Madryt. Wśród cytrusowej roślinności Rocio Montoya wycina kształty i tworzy papierowe światy. Kobiety złączone z florą, a czasem także mężczyźni wchłaniani przez geometryczną zieleń.
Rocio Montoya zajmuje się sztukami wizualnymi. Fotografuje, para się grafiką, projektuje strony internetowe, a także wykonuje kolaże w wersji papierowej. W 2010 roku założyła DOZE Magazine (działający do czerwca 2014), który koncentrował się na sztuce, modzie, muzyce i fotografii.

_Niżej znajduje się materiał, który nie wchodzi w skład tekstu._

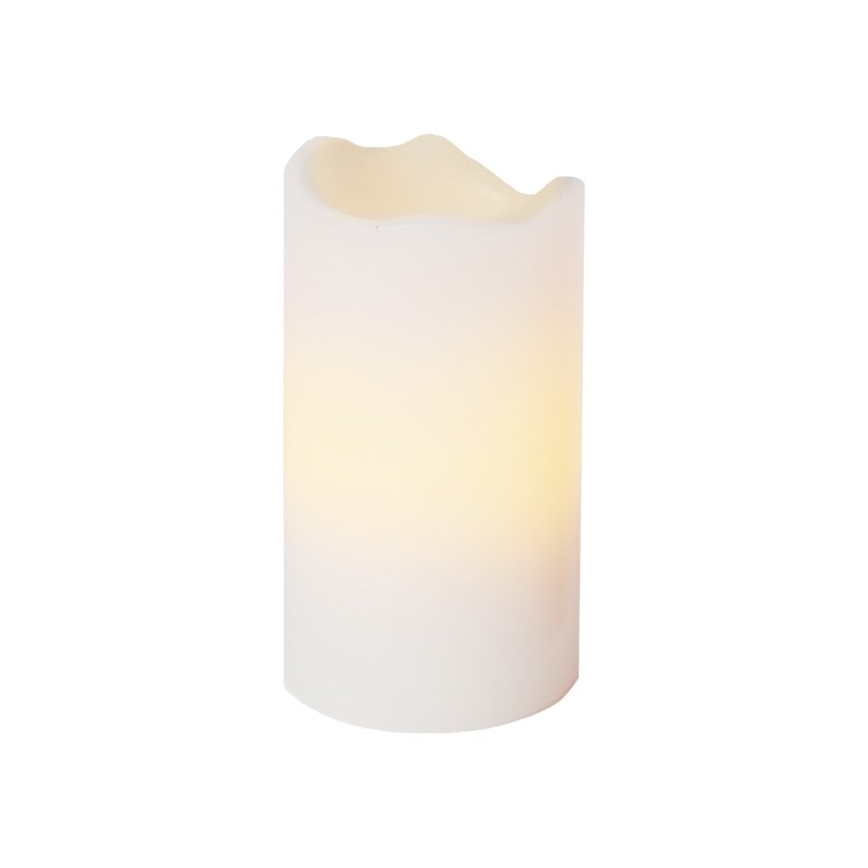 Eglo - Komplekt 4x LED jõulukaunistust 1xLED/0,18W/2xCR2032 + kaugjuhtimispult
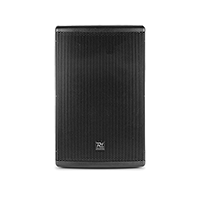 Power Dynamics PD412P 12" Passive DJ Speaker 1200W Stage Monitor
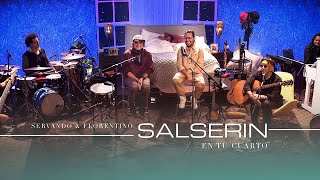 SERVANDO Y FLORENTINO - Medley Salserin (EN TU CUARTO) OFICIAL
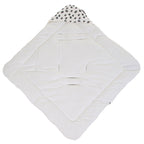 Paturica de infasat Childhome 75x75 cm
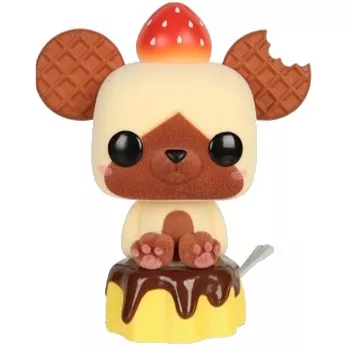 Pudding Hugo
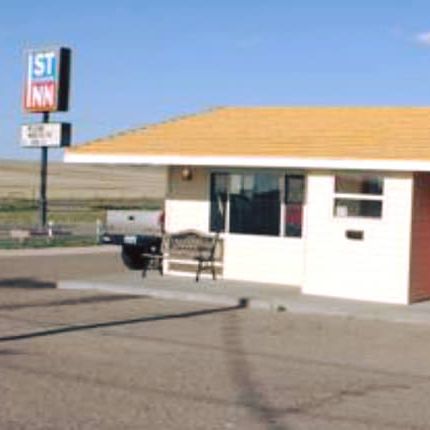 1st Interstate Inn - Douglas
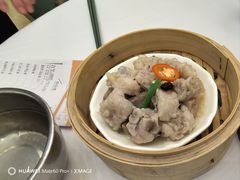鼓汁蒸排骨-幸运楼(北京路店)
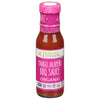 Primal Kitchen Mango Jalapeño BBQ Sauce - Sweet & Spicy Flavor - 12 oz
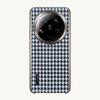 Liquidación Adecuado para Funda de Teléfono Xiaomi 14 Ultra, Creativa Cubierta Protectora 15 Ultra, Cuero Liso 15 Ultra Modelo Nuevo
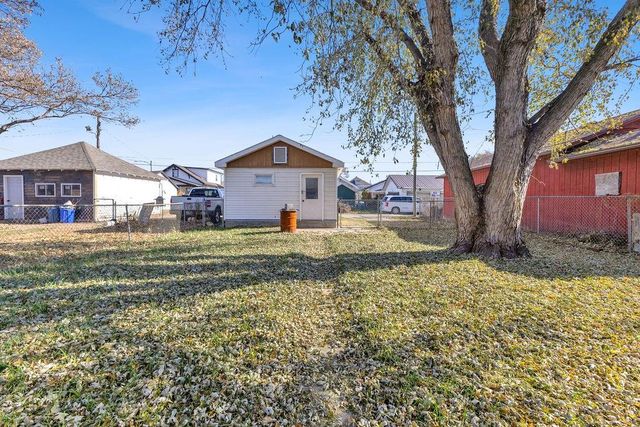 6205 Grant Street, St Joseph, MO 64504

Największy rozgłos przynoszą jej właśnie kolaże. Prace niepokoją, ale i porywają swoim nieoczywistym pięknem. Montoya eksperymentuje z fotografią portretową, łącząc różne techniki plastyczne. Bazą jest zawsze zdjęcie, do niego dodaje fragmenty wycięte z gazet lub stare botaniczne zdjęcia.
Bohaterkami kolaży są kobiety silnie zespolone z naturą, na granicy zagubienia tożsamości. W swoich pracach artystka stara się przedstawiać stany emocjonalne. Stwarza możliwość estetycznego doznania, które odsyła do innych światów – subtelnych, surrealistycznych, wypełnionych poetycką atmosferą.